The Chinese smartphone manufacturer Vivo’s Indian subsidiary remitted 62,476 crore, or about 50% of its revenue, to China primarily to avoid paying taxes, the nation’s financial crime combating agency reported on Thursday.
The Enforcement Directorate (ED) stated in a statement that “These remittances were made to disclose significant losses in Indian incorporated companies to avoid payment of taxes in India.”
The ED said an ex-director of Vivo, Bin Lou, fled India in 2018 after incorporating many firms that are currently under its scrutiny. The ED started pan-India raids against Vivo Mobile India Pvt. Ltd. and its 23 affiliated companies two days ago. The ED claims to have proof that Vivo executives used fraudulent paperwork to incorporate the businesses.

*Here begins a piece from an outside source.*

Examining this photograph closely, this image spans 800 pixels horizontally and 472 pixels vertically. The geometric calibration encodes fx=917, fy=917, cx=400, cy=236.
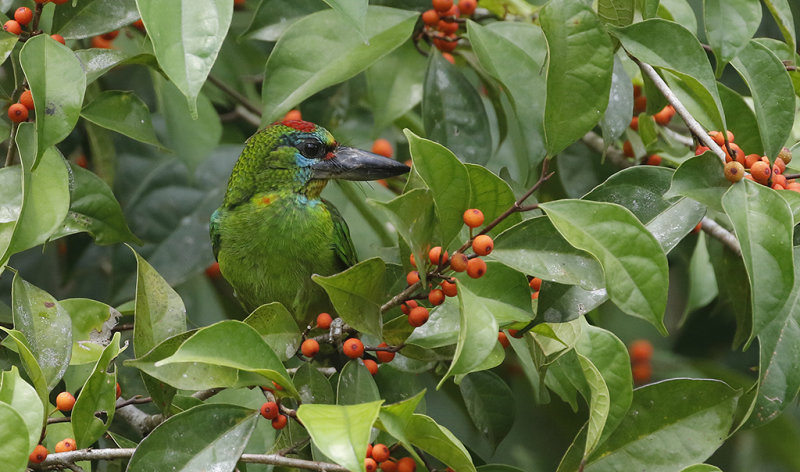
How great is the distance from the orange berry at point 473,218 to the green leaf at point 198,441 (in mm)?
448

According to the agency, the addresses mentioned were a government building and the home of a top bureaucrat and did not belong to them. Employees of Vivo India, including some Chinese nationals, were said to have “failed to cooperate with the search proceedings and tried to abscond, delete, and hide digital devices that were retrieved by the search teams,” according to the allegation.
Vivo has stated that the company is committed to strict adherence to Indian law and is working with the authorities. According to Counterpoint Research, the company has a 15% market share and is one of India’s top manufacturers of smartphones.
The move is regarded as a component of a larger initiative by the central government to tighten controls on Chinese organisations that have been charged with severe financial crimes like money laundering and tax fraud while operating in India.